The bleakness of the results was startling. Of the 42 infected women receiving regular ultrasounds, a dozen had babies who died in utero or suffered serious birth defects. Only eight of the babies carried by the 42 women have been born so far, but the ultrasound scans for them turned out to be accurate. None of 16 uninfected women had problems in their scans.
The new study does not answer an important question: whether Zika infections so mild that they produce no symptoms in the mother can damage a fetus.
Doctors say four out of five Zika victims have no symptoms. When they do, the most common are rash, joint pain, red eyes and headaches.
Still, although it was small, “this kind of study is the gold standard,” Dr. Fauci said.
In the second study, published in the journal Cell Stem Cell, researchers at Johns Hopkins and elsewhere cultured several types of cells present in early fetal development, including so-called cortical neural progenitor cells, which form the cortex, the outer brain layer responsible for many higher functions.

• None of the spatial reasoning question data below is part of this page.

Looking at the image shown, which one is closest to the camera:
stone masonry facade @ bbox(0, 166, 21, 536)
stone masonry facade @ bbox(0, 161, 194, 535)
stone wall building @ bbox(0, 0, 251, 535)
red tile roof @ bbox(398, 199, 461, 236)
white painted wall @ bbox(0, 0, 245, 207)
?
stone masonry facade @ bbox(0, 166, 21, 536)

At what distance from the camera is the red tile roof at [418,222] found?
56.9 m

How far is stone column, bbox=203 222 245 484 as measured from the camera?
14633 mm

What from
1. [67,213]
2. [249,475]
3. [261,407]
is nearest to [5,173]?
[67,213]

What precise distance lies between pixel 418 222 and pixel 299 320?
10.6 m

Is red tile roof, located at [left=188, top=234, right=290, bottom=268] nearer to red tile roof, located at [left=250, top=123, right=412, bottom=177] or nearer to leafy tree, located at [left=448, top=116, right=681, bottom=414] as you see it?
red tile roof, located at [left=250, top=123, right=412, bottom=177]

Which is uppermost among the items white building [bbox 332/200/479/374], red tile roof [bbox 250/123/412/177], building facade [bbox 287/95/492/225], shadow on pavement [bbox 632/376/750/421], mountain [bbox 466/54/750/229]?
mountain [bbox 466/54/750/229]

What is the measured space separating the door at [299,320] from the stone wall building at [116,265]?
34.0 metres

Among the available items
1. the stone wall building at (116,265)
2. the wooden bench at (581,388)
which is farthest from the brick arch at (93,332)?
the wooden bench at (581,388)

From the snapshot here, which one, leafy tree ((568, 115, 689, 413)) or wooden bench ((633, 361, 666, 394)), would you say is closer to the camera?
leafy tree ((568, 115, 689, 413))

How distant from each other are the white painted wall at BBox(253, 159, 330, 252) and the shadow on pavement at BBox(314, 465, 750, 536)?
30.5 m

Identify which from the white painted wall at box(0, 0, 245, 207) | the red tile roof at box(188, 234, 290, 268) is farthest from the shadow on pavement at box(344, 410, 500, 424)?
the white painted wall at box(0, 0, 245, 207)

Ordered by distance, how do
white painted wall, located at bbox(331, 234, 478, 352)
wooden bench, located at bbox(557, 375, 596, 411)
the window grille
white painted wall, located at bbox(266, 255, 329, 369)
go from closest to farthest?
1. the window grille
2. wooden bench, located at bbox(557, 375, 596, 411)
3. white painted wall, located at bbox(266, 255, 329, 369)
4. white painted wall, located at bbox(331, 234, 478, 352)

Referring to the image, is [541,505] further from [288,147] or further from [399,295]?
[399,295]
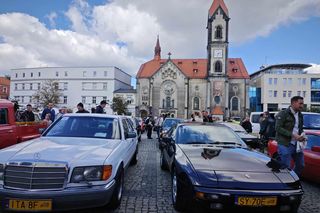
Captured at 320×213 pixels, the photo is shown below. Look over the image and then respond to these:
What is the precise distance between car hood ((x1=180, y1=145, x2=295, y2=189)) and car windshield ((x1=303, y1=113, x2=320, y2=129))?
7060 mm

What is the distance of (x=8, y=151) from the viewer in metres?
4.32

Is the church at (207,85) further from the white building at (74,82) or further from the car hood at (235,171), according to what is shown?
the car hood at (235,171)

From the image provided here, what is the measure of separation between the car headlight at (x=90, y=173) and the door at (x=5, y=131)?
3780mm

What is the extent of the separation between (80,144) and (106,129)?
1.09 meters

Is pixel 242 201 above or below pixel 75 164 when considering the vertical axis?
below

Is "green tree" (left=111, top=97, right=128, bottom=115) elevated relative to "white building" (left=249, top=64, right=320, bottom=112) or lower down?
lower down

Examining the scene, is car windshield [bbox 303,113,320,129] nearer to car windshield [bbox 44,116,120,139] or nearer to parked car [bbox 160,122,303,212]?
parked car [bbox 160,122,303,212]

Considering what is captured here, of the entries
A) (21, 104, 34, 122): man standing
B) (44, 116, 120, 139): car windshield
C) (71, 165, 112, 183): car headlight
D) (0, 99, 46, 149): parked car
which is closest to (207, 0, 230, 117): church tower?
(21, 104, 34, 122): man standing

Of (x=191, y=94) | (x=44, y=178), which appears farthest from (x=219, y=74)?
(x=44, y=178)

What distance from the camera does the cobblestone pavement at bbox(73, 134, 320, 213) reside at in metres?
4.85

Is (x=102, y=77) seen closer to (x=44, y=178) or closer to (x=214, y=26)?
(x=214, y=26)

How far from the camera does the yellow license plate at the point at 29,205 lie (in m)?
3.59

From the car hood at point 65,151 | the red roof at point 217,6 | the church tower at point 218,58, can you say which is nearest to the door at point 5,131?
the car hood at point 65,151

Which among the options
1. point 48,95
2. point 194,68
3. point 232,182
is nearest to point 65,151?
point 232,182
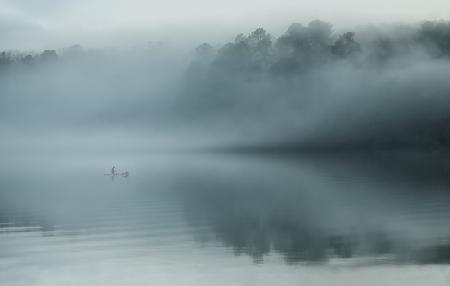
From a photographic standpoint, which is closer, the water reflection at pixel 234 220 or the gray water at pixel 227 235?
the gray water at pixel 227 235

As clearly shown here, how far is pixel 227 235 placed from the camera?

Three days after they infected all the cells with the Zika virus, 90 percent of the progenitor cells were damaged: They were unable to divide normally and often died.
By comparison, the other two types of fetal cells were much less affected.
“The cell types responsible for forming the cortex are the target of the Zika virus,” said Hongjun Song, a neurologist at Johns Hopkins University School of Medicine and a senior author of the study.
Some experts cautioned that, because the experiment was conducted with laboratory-grown cells, the results might not apply to humans.
“It might be that the results wouldn’t be the same in a living system of actual cortical stem cells,” said Dr. Catherine Y. Spong, acting director of the National Institute of Child Health and Human Development.
Cultured cells may be more susceptible to infections, she added.
Sara Cherry, a microbiologist at the University of Pennsylvania, called the study “really important” but noted that the cells were infected with a Zika strain “quite distinct” from the one now infecting people in Latin America.
Dr. William B. Dobyns, a pediatric neurologist at Seattle Children’s Research Institute, called the work “highly significant.”
If the cells that should form the brain cortex grow too slowly, he said, “you get a small brain, but on top of that there’s cell death, which means whatever the size the brain is, it will shrink.” That reduction may lead to a conspicuous space between the skull and brain.
“This paper fits like a glove what I’m seeing,” said Dr. Dobyns, who has reviewed brain scans from Brazil. Those scans have shown gaps between severely shrunken brains and the inner skull, unusually smooth brain surfaces and other anomalies.
Dr. Guo-li Ming, a Johns Hopkins neurologist and a senior author of the study, said the scientists’ experimental model could be used to test drugs that could prevent brain damage in fetuses.